Skip to content

Configuration

This guide covers configuration options for models and generation in UniLLM.

Model Configuration

Using the model_config! Macro

UniLLM uses the model_config! macro to define model configurations:

model_config!(LlamaConfig {
    vocab_size: usize = 32000,
    hidden_size: usize = 4096,
    intermediate_size: usize = 11008,
    num_hidden_layers: usize = 32,
    num_attention_heads: usize = 32,
    num_key_value_heads: usize = 32,
    max_position_embeddings: usize = 2048,
    rope_theta: f32 = 10000.0,
    rms_norm_eps: f32 = 1e-6,
    // ... additional fields
});

Common Configuration Fields

Field Description Typical Values
vocab_size Vocabulary size 32000 - 128000
hidden_size Hidden dimension 768 - 8192
intermediate_size FFN intermediate size 2048 - 28672
num_hidden_layers Number of transformer layers 12 - 80
num_attention_heads Number of attention heads 12 - 64
num_key_value_heads KV heads (for GQA) 1 - 64
max_position_embeddings Maximum sequence length 2048 - 128000

Creating Custom Configurations

// Use default values
let config = LlamaConfig::default();

// Override specific fields
let config = LlamaConfig {
    hidden_size: 2048,
    num_hidden_layers: 16,
    ..Default::default()
};

// Load from GGUF metadata
let gguf_config = weights.metadata().gguf_config();
let config = LlamaConfig::from_gguf_config(&gguf_config);

Generation Configuration

GenerationConfig Fields

pub struct GenerationConfig {
    /// Maximum number of new tokens to generate
    pub max_new_tokens: usize,

    /// Sampling temperature (0.0 = greedy, higher = more random)
    pub temperature: f32,

    /// Nucleus sampling probability threshold
    pub top_p: f32,

    /// Top-k sampling (None = disabled)

> **Data block**
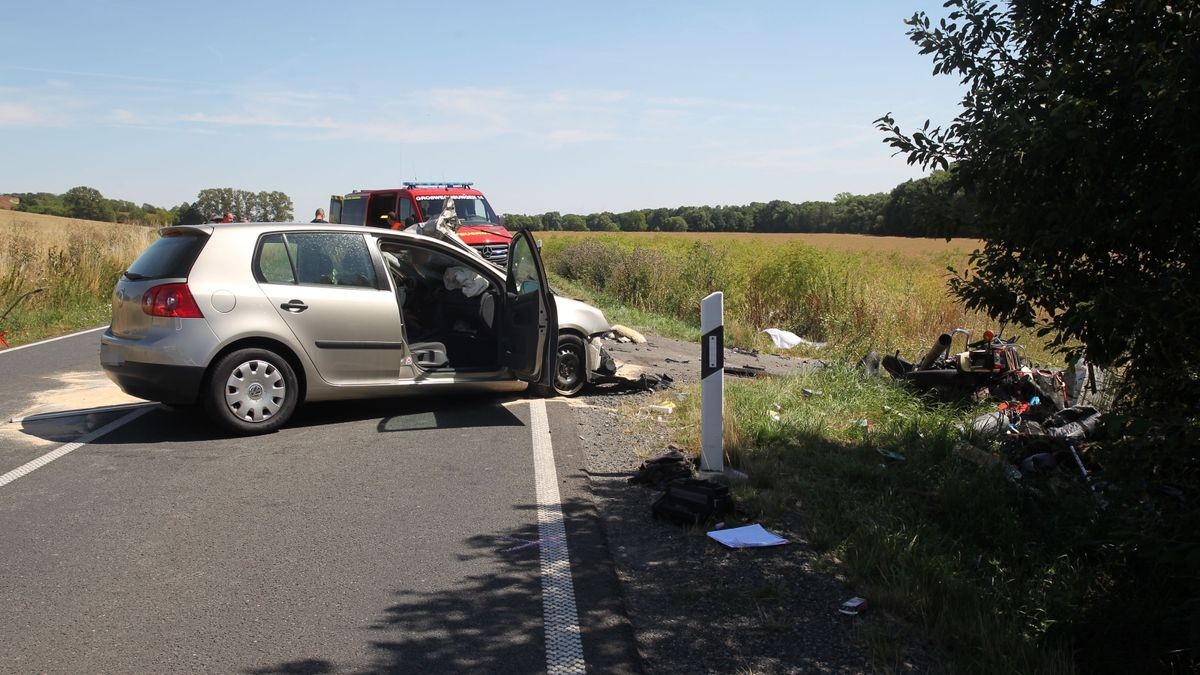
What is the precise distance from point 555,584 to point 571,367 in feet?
16.3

> **Set problem**
Please copy out the UniLLM configuration guide above in full, word for word.

> **Output for this exercise**
Skip to content

Configuration

This guide covers configuration options for models and generation in UniLLM.

Model Configuration

Using the model_config! Macro

UniLLM uses the model_config! macro to define model configurations:

model_config!(LlamaConfig {
    vocab_size: usize = 32000,
    hidden_size: usize = 4096,
    intermediate_size: usize = 11008,
    num_hidden_layers: usize = 32,
    num_attention_heads: usize = 32,
    num_key_value_heads: usize = 32,
    max_position_embeddings: usize = 2048,
    rope_theta: f32 = 10000.0,
    rms_norm_eps: f32 = 1e-6,
    // ... additional fields
});

Common Configuration Fields

Field Description Typical Values
vocab_size Vocabulary size 32000 - 128000
hidden_size Hidden dimension 768 - 8192
intermediate_size FFN intermediate size 2048 - 28672
num_hidden_layers Number of transformer layers 12 - 80
num_attention_heads Number of attention heads 12 - 64
num_key_value_heads KV heads (for GQA) 1 - 64
max_position_embeddings Maximum sequence length 2048 - 128000

Creating Custom Configurations

// Use default values
let config = LlamaConfig::default();

// Override specific fields
let config = LlamaConfig {
    hidden_size: 2048,
    num_hidden_layers: 16,
    ..Default::default()
};

// Load from GGUF metadata
let gguf_config = weights.metadata().gguf_config();
let config = LlamaConfig::from_gguf_config(&gguf_config);

Generation Configuration

GenerationConfig Fields

pub struct GenerationConfig {
    /// Maximum number of new tokens to generate
    pub max_new_tokens: usize,

    /// Sampling temperature (0.0 = greedy, higher = more random)
    pub temperature: f32,

    /// Nucleus sampling probability threshold
    pub top_p: f32,

    /// Top-k sampling (None = disabled)